* [Provided information]
======

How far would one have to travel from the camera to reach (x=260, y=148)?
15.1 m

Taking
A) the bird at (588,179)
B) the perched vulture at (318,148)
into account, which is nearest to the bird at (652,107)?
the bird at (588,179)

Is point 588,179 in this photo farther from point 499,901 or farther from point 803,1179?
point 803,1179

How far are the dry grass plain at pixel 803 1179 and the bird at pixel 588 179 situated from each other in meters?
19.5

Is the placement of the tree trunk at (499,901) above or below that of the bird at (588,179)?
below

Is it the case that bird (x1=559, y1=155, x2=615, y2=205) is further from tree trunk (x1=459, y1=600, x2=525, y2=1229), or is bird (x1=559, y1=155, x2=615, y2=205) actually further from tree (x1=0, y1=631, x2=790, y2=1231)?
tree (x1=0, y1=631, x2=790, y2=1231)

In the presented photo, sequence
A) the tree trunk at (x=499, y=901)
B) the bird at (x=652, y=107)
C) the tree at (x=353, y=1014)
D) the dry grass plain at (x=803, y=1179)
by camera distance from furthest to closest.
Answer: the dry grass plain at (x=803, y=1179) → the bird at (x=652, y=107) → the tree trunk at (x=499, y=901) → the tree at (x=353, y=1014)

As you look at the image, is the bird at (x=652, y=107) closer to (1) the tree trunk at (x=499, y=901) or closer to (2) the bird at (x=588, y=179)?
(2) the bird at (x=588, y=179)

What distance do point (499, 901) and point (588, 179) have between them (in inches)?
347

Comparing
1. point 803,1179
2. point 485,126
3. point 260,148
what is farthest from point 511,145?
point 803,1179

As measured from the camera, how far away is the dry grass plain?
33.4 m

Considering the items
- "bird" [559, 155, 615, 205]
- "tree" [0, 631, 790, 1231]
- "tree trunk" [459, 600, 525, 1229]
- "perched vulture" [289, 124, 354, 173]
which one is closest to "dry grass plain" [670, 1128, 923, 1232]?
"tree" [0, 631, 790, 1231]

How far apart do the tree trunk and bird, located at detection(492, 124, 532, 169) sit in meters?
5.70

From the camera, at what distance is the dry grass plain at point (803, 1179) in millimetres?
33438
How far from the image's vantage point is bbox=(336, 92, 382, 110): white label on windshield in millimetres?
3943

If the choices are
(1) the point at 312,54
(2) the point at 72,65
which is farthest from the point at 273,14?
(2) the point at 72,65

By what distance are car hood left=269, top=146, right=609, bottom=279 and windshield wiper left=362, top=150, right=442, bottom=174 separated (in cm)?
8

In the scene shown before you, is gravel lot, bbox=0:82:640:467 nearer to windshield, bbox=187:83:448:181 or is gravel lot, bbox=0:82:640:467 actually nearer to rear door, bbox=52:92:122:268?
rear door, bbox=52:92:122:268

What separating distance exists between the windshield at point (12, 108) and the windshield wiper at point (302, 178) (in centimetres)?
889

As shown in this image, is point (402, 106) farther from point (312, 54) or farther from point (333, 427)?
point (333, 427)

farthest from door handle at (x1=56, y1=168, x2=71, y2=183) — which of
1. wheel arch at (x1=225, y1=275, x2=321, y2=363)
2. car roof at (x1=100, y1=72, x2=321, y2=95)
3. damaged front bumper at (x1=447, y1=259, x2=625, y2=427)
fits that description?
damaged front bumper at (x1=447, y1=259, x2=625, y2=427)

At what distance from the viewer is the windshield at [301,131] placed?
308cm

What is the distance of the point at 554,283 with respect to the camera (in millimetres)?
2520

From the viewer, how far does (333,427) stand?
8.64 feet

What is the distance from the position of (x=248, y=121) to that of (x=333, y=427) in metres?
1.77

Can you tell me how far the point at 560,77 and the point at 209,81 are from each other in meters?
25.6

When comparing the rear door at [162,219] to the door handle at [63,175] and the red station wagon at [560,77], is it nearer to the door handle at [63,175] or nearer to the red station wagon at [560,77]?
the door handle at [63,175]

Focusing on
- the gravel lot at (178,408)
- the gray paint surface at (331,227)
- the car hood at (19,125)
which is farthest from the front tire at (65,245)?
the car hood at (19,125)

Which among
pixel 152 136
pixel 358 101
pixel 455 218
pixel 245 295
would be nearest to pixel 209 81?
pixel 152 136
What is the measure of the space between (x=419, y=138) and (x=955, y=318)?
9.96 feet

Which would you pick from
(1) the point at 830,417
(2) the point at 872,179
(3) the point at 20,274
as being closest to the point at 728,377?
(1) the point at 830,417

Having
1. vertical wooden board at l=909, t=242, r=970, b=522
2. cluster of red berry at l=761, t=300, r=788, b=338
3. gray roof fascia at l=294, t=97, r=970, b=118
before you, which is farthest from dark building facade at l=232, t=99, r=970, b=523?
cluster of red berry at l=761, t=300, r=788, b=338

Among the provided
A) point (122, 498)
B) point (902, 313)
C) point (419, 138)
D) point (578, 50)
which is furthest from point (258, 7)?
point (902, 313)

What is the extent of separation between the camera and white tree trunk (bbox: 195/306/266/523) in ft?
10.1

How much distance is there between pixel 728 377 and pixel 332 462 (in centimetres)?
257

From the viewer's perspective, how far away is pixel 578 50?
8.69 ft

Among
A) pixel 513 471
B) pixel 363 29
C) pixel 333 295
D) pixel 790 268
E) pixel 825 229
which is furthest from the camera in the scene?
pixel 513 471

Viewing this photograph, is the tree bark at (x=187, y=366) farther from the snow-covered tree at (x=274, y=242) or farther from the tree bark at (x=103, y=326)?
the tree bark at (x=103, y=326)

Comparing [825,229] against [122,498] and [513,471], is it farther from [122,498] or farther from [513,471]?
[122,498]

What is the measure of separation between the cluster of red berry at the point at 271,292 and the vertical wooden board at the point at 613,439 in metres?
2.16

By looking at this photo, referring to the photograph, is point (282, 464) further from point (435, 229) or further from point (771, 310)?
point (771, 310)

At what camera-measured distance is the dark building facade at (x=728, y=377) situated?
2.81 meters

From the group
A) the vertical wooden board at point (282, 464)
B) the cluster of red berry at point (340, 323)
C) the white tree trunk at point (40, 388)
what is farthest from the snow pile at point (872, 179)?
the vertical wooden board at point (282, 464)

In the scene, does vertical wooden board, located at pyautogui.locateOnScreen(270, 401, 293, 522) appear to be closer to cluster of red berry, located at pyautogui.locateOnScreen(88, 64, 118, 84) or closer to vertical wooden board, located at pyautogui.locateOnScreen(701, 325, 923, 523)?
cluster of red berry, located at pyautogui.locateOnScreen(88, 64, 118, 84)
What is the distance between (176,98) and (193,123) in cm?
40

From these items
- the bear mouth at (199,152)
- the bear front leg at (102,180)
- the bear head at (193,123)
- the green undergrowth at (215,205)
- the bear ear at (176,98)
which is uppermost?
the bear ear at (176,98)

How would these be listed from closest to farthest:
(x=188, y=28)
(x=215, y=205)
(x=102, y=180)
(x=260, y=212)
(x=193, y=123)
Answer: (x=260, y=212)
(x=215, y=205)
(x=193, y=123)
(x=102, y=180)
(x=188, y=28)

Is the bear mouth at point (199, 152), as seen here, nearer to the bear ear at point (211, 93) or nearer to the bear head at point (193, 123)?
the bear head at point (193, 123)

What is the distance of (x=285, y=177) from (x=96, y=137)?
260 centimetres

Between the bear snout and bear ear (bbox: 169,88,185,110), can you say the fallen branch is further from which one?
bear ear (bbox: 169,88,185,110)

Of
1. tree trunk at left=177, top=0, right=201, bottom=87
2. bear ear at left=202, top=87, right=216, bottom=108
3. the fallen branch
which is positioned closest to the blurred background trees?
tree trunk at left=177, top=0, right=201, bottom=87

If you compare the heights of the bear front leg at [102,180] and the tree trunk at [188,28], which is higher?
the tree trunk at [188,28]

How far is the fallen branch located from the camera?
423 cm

======

* [Given instruction] Which lines in the records above contain the string "distance"? Copy each of those lines in full, and treat uppercase and lowercase as different.

* [Task result]
by camera distance from furthest to closest.
What distance do point (499, 901) and point (588, 179) have between them (in inches)?
From the camera, at what distance is the dry grass plain at point (803, 1179) in millimetres?
By what distance are car hood left=269, top=146, right=609, bottom=279 and windshield wiper left=362, top=150, right=442, bottom=174 separated (in cm)?
What separating distance exists between the windshield at point (12, 108) and the windshield wiper at point (302, 178) (in centimetres)?
At what distance from the viewer is the windshield at [301,131] placed?
What is the distance of the point at 554,283 with respect to the camera (in millimetres)?
What is the distance from the position of (x=248, y=121) to that of (x=333, y=427) in metres?
How much distance is there between pixel 728 377 and pixel 332 462 (in centimetres)?
At what camera-measured distance is the dark building facade at (x=728, y=377) situated?
What is the distance between (176,98) and (193,123) in cm?
What is the distance of (x=285, y=177) from (x=96, y=137)?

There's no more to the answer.